> Excerpted passage:
....
Dr. Sandler claimed that sugars and starches lower blood sugar levels causing hypoglycemia, and that phosphoric acid in soft drinks strips the nerves of proper nourishment. Such foods dehydrate the cells and leech calcium from the body. A serious calcium deficiency precedes polio [26-29]. Weakened nerve trunks are then more likely to malfunction and the victim loses the use of one or more limbs [26:146].
Researchers have always known that polio strikes with its greatest intensity during the hot summer months. Dr. Sandler observed that children consume greater amounts of ice cream, soft drinks, and artificially sweetened products in hot weather. In 1949, before the polio season began, he warned the residents of North Carolina, through the newspapers and radio, to decrease their consumption of these products. That summer, North Carolinians reduced their intake of sugar by 90 percent- and polio decreased by the same amount! The North Carolina State Health Department reported 2,498 cases of polio in 1948, and 229 cases in 1949 (data taken from North Carolina State Health Department figures) [26:146;29].
One manufacturer shipped one million less gallons of ice cream during the first week alone following the publication of Dr. Sandler's anti-polio diet. Soft drink sales were down as well. But the powerful Rockefeller Milk Trust, which sold frozen products to North Carolinians, combined forces with soft drink business leaders and convinced the people that Sandler's findings were a myth and the polio figures a fluke. By the summer of 1950 sales were back to previous levels and polio cases returned to 'normal' [26:146;29].
Posted by Danny B on 01/30/13 09:52 PM
Nothing new.
"In fact, polio has transmogrified from a so-called "vaccine-preventable disease" to a vaccine-caused disease, with twice the lethality of the natural infection; moreover, the biotechnology field which made possible vaccines, has now created the means to ensure that infectious agents like polio and smallpox persist into eternity."
Click to view link
Posted by bridgepro on 01/30/13 05:45 PM
"Dr. Bernard Greenberg, a biostatistics expert, was chairman of the Committee on Evaluation and Standards of the American Public Health Association during the 1950s. He testified at a panel discussion that was used as evidence for the congressional hearings on polio vaccine in 1962. During these hearings he elaborated on the problems associated with polio statistics and disputed claims for the vaccine's effectiveness. He attributed the dramatic decline in polio cases to a change in reporting practices by physicians." For full article see Click to view link
Also, check out Click to view link
Posted by stevor on 01/30/13 05:25 PM
so, do those vaccines have Squalene, which caused Gulf War Syndrome to our veterans?
Reply from The Daily Bell
Who knows. Research into vaccine elements, etc. seems fairly obscured.
Posted by ccuthbert on 01/30/13 05:15 PM
The kid should have bit him...
Posted by theranger on 01/30/13 03:55 PM
Sustainability, climate change, and smart cities are like the word activist--they mean nothing but sound scientific. For instance we could call Hitler a "social activist", a prison camp a "smart city", nuclear warfare "climate change", and citizens forced to work and survive on collective farms using their own waste for fertilizer as "sustainable developement". All these buzz words are carefully selected and used by the elites to obscure the fact that force is required. Power proceeds from the barrel of a gun--every politician knows that.
Posted by Dilence Sogwood on 01/30/13 02:05 PM
One in 2.5mm. Wow that's probably worse than the AR15 gun safety statistics.
....
> Work order A:
In the polio thread, how many polio cases did the North Carolina State Health Department report for 1949?
> Work order B:
Copy everything from "Posted by ccuthbert" down to "politician knows that." in the polio thread, swapping "prison camp" for "labor camp".

> Collected data:
....
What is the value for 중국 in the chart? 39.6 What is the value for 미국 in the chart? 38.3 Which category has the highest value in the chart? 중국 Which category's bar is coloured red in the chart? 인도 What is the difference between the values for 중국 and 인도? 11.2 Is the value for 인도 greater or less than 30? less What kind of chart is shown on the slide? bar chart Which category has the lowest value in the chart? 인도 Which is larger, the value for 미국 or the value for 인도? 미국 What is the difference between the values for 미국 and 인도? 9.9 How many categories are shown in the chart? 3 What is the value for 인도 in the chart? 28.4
....
> Response A:
229 cases.

> Response B:
Posted by ccuthbert on 01/30/13 05:15 PM
The kid should have bit him...
Posted by theranger on 01/30/13 03:55 PM
Sustainability, climate change, and smart cities are like the word activist--they mean nothing but sound scientific. For instance we could call Hitler a "social activist", a labor camp a "smart city", nuclear warfare "climate change", and citizens forced to work and survive on collective farms using their own waste for fertilizer as "sustainable developement". All these buzz words are carefully selected and used by the elites to obscure the fact that force is required. Power proceeds from the barrel of a gun--every politician knows that.